*WORK INSTRUCTIONS*
For the material below, return exactly the lines starting at the one holding "If You Have" and ending at the one holding "Text - At the", counting both as part of the range.

*EXTRACTED DATA*

↓

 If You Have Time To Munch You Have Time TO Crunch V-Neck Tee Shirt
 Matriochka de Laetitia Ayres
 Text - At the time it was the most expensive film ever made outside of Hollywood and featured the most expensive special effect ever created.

↑
↓

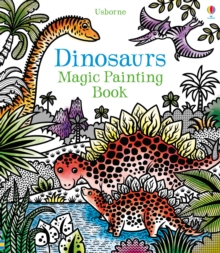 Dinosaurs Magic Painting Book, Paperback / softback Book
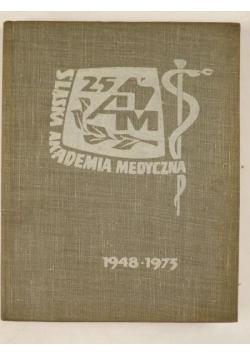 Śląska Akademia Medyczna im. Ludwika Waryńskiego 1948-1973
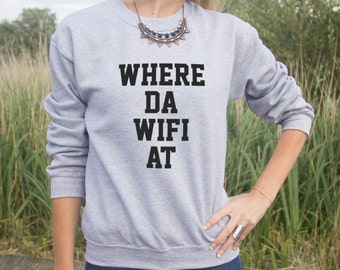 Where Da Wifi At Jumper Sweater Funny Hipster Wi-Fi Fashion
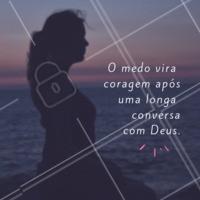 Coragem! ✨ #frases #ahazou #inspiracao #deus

↑

*OUTPUT*
 If You Have Time To Munch You Have Time TO Crunch V-Neck Tee Shirt
 Matriochka de Laetitia Ayres
 Text - At the time it was the most expensive film ever made outside of Hollywood and featured the most expensive special effect ever created.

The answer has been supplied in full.